Vía el Economista
Es cierto que la economía mexicana está teniendo un desempeño razonable en este 2023, en ese sentido la tasa de crecimiento del Producto Interno Bruto (PIB) de México para este año no debe minimizarse o menospreciarse. Pero también es cierto que la economía mexicana es de las que más rezago tiene en su recuperación respecto a la caída sufrida como consecuencia del choque producido por la pandemia del Covid19, y sin duda alguna, respecto del choque producido por la administración del presidente López Obrador, incluso antes de que iniciara su gestión, con la cancelación de la construcción del aeropuerto de Texcoco.
También es cierto que las finanzas públicas de México no se encuentran hoy bajo una situación de estrés.
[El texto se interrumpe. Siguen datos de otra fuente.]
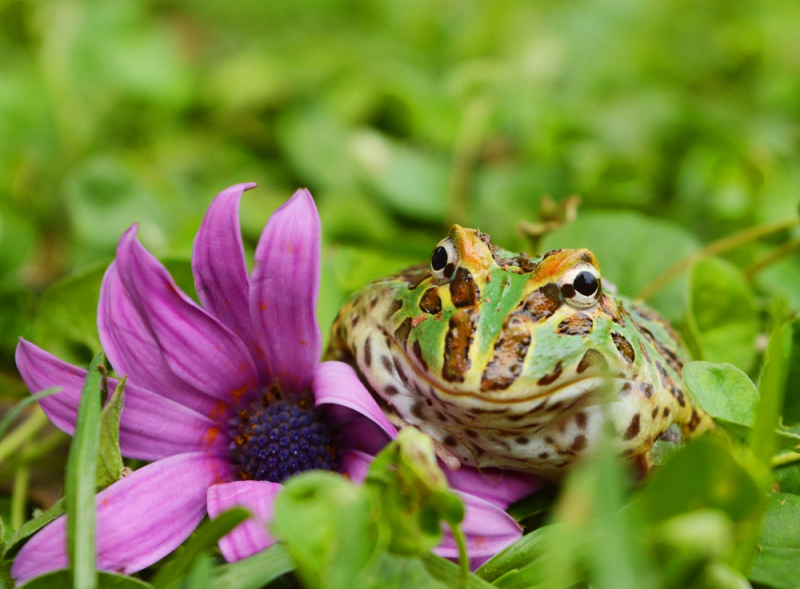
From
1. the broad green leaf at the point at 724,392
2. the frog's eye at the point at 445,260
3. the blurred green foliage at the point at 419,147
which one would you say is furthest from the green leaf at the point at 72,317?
the broad green leaf at the point at 724,392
Pero ello es en parte porque se ha dejado de gastar en rubros importantes para la población que hoy no son percibidos aún como carencias de servicios o satisfactores públicos, y porque se echó mano de mecanismos que las administraciones anteriores -que el presidente se encarga de criticar un día sí y otro también- construyeron de manera preventiva para situaciones de apremio financiero, como el Fondo de Estabilización de los Recursos Presupuestarios, que al cierre de la anterior administración contaba con un saldo de casi 280 mil millones de pesos, y al cierre del 2022 contaba con apenas 25 mil millones de pesos.
Sabemos también que se echó mano de miles de millones de pesos que se ubicaban en fideicomisos que tenían un propósito claro, pero que bajo el señalamiento de presuntos actos de corrupción que nunca documentaron el presidente o su equipo, fueron eliminados.
El menor gasto en infraestructura de este gobierno es evidente y se ha escatimado el gasto en rubros tan importantes como la salud y la educación, o de plano se ha gastado de manera ineficiente, lo que ha dado margen al gobierno actual para poder gastar más en los megaproyectos, que con la salvedad del AIFA, no tienen para cuando iniciar su operación, que además siguen incrementando de manera notoria sus costos.
La cuestión es que sí, la forma en que el gobierno ha ejercido el presupuesto no se traduce en una presión en el corto plazo para las finanzas públicas. Pero el miedo del presidente a pagar el costo político de una reforma fiscal que incremente los ingresos tributarios del gobierno se traducirá en una presión visible para la siguiente administración, no importa que sea emanada de Morena. Los espacios de maniobra serán mucho más reducidos y entonces empezaremos a sentir las consecuencias del supuesto buen manejo de las finanzas públicas de la administración del presidente López Obrador.
Por el lado del crecimiento económico, aun cuando se crezca bien este año, la herencia de seis años de tropiezos y muchas señales de incertidumbre, se traducirán en una caída en el PIB per cápita, alejado de la tendencia de largo plazo que se observaba con los gobiernos que tanto ha criticado el presidente.
Aún es relativamente pronto para suponer que en junio del próximo año cuando los mexicanos acudan a las urnas empiecen a resentir en su bolsillo los efectos de seis años de un desempeño mediocre de la economía, porque un año no hace verano.
Pero no hay duda de que ese descalabro acumulado y el panorama no tan prometedor como el que sí estarán enfrentando los ciudadanos de otros países, hará que un porcentaje no menor de votantes reflexionen con mayor detenimiento el sentido de su voto. Seis años de más tumbos y falta de un mejor horizonte, pueden ser un elemento clave en la decisión del voto que millones de ciudadanas y ciudadanos habrán de tomar. Como dijera allá por 1992, James Carville, emblemático asesor del entonces candidato a la presidencia de Estados Unidos, y a la postre presidente de aquel país: es la economía, estúpido (It’s the economy, stupid).